Both of the above are pretty fair one sentence answers and relatively accurate. I wrote the rest below and then got the "Others have posted" message. Maybe a little more detail will helo. If not... Oh Well.
Those RRRRs said:
Is the HD AM Band affected by lightning like the terrestrial AM Band? And how is it that we can put a man on the moon but can't seem to "fix" the terrestrial AM Band so that the lightning problem no longer affects it? Or is it that no one has bothered to fix it?
I'm sure there ore others with a better explanation, but I'll start off and get you confused.

The difference is how the radio wave is changed to produce the sound.
You start with a radio wave on a certain frequency or wavelength and go from there. If you receive this wave with your radio... you get silence. Not "static" as in no station, but silence.
There are three other things you need to know to get how this works...
1) AM or AMPLITUDE Modulation, changes the amplitude or SIZE of the radio wave depending on what is being transmitted. Changes in the SIZE of the wave are detected by your good old AM radio and turned into sound. The louder the sound, the bigger the Amplitude or Size of the wave.
2) FM or FREQUENCY Modulation changes the Frequency of the radio wave depending on what is being transmitted. Small changes in the frequency of the wave are detected by your FM radio and turned into sound.
3) Lightning is (for lack of a better term) a giant electrical ZAP! It make a big amplitude wave across almost all of the radio bands.
So when AM is transmitting and FM is transmitting and there is a lightning CRACK... here's what happens...
A really Big "High Amplitude" wave is created by the lightning. It is on the AM band and on the FM band. Here's how your Kitchen radio on AM and your Office Radio on FM react to that big wave...
The Kitchen radio on AM reacts to the Really Big wave by making a really big sound. A Staticy sound, because unlike a song or voice, it's just really a really loud "Electrical" noise. As you know if you get close to the lightning strike it also makes a really loud SOUND as well.
The Office radio is listening to Frequency changes on FM. While it "can" become confused, it is looking for the Frequency changes in the radio wave it is listening to. If the Lightning put a really big wave over what the FM radio is listening to, it can overload your FM receiver and cause momentary confusion, but when an FM radio is confused, it tends to not see a frequency change and basically creates nothing Including static. If the lightning is furthur away, and the wave is not as big, it might not affect your FM radio at all.

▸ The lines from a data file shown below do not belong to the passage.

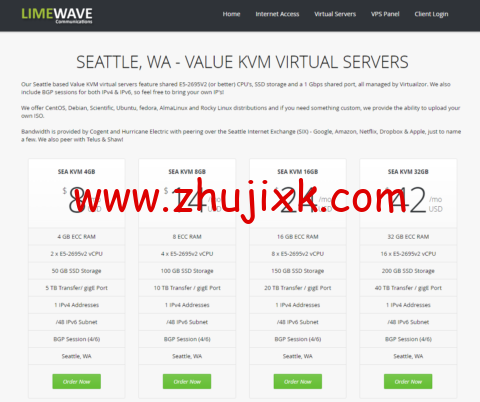 #黑五#Limewave:美国西雅图机房 vps,2 核/32GB 内存/50GB SSD/不限流量/1Gbps 带宽,/月 #黑五#Limewave:美国西雅图机房 vps,2 核/32GB 内存/50GB SSD/不限流量/1Gbps 带宽,/月
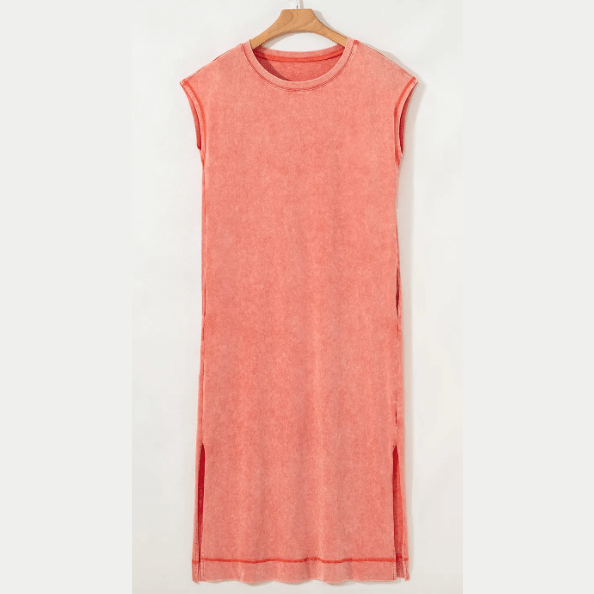 Alexa Carrot Mineral Wash Pocketed T-shirt Long Dress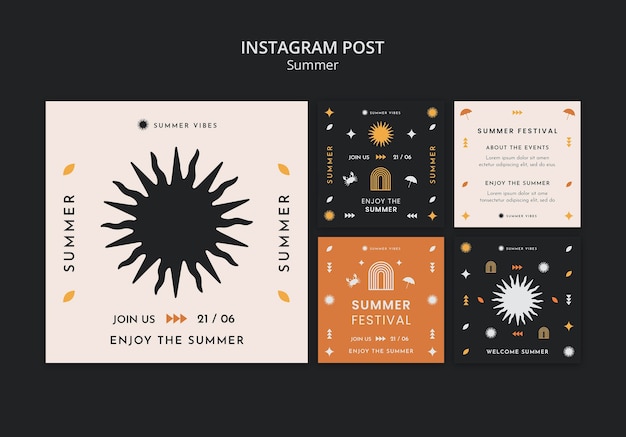 Free PSD summer holiday instagram posts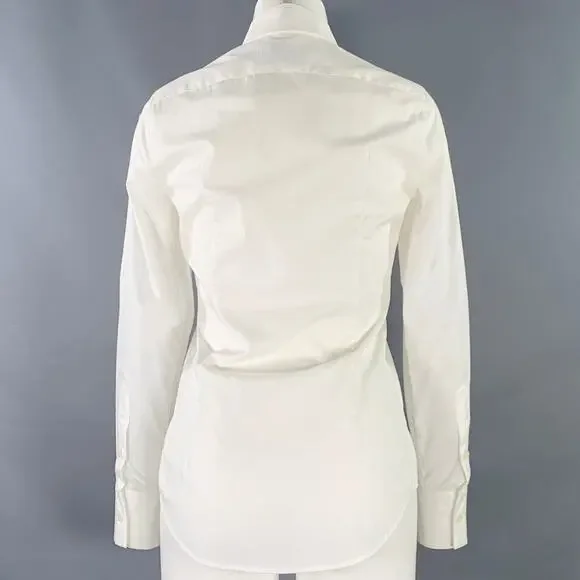 DSQUARED2 Size S White Cotton Textured Spread Collar Shirt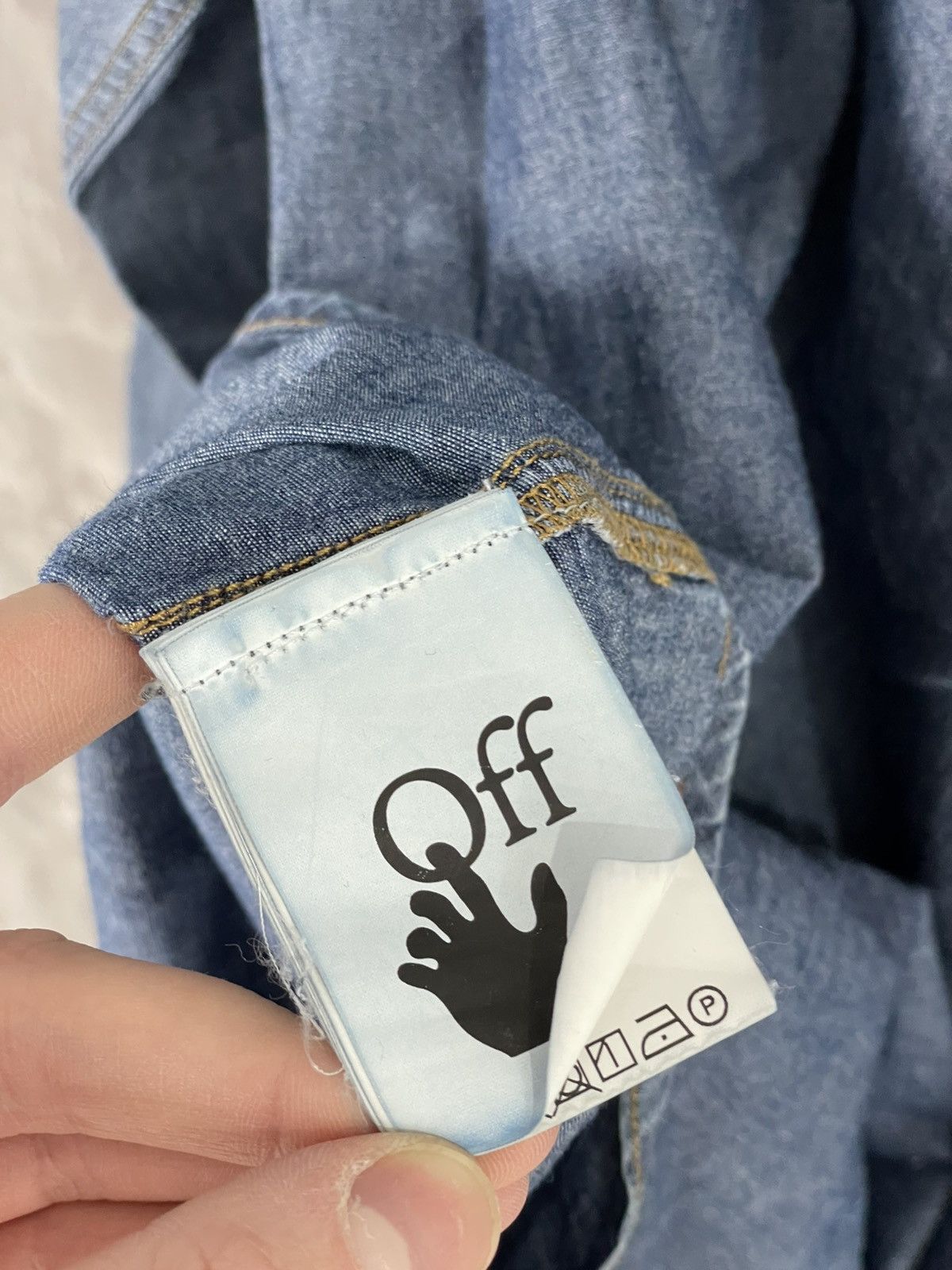 Off-White Off-White Big Logo Denim Hypebeast Style shirt Size US S / EU 44-46 / 1 - 14 Thumbnail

As I understand it, the advantage (Such as it is) for HD is that it sends the data more than once (Which causes the delay). Since it sends it more than once, it has more than one chance to get it right. Therefore it is more RESISTANT to lightning. I would suspect AMHD is still affected by moderate storms (but better than analog) and FMHD is still affected by SEVERE storms (Tho better than analog).
It is ironic actually. We can put man on the moon, but I suspect we will NEVER conquer the static of mother nature.
I'll now gladly step aside and let the carreer engineers correct the finer points... (Or show me to be a complete numbskull.)